If the resistance is governed by a genetic alteration, the genetic change may be passed on to subsequent generations of bacteria. For example, many strains of the bacterium that causes tuberculosis have become also resistant to one or more of the antibiotics routinely used to control the lung infection. As a second example, some strains of Staphylococcus aureus, which can cause boils, pneumonia, or bloodstream infections, are resistant to almost all antibiotics, making those conditions difficult to treat. Methicillin-resistant Staphylococcus aureus (MRSA) is a resistant infection that has been found in hospitals, care facilities, gyms, and other locations. Recent studies indicate that compared with methicillin-resistantÿvariant (MRSA) carriers, carriers of methicillin-susceptibleÿ Staphylococcus aureusÿ(MSSA) are less likely to acquire MRSA while hospitalized. Physicians caution that antibiotic over-prescription, especially the administering of antibiotics for viral conditions over which they have no effect, is decreasing the effectiveness of many common and inexpensive antibiotics.
In January 2015, scientists at Northeastern University in Boston, Massachusetts, announced a new way to grow soil-based bacteria that in turn helps scientists produce new types of antibiotics. The last such fundamental discovery of classes of antibiotics took place in the late 1980s. Publishing in the journal Nature, the researchers articulated new techniques to increase the percentage of soil-based bacteria that can be grown in laboratory conditions. Growing a wider variety of bacteria that already exist greatly increases the chances of isolating new natural antibiotics.

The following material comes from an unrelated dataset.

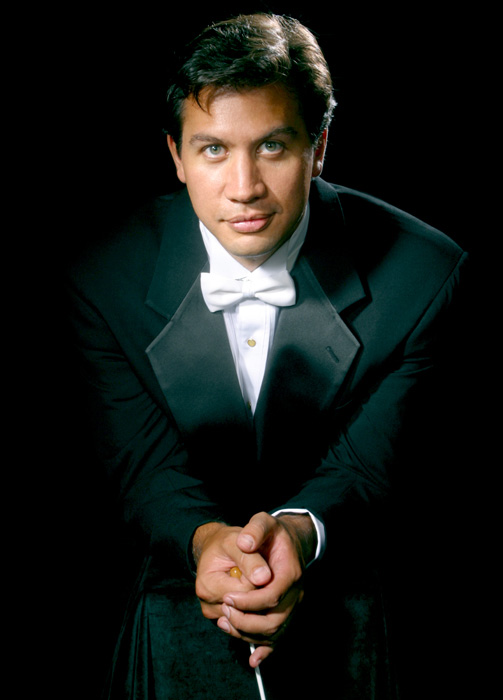 Daniel Hege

Experts in the public health perils created by increasing antibiotic resistance heralded the breakthrough as a potential game changer. Tempering expectations, however, other researchers noted that the new antibiotics have yet to undergo comprehensive human testing and that the antibiotics produced thus far work only against Gram-positive bacteria (including MRSA and mycobacterium tuberculosis). By February 2105, none of the new antibiotics reported could penetrate the extra layer of protection found in Gram-negative bacteria (including E. coli).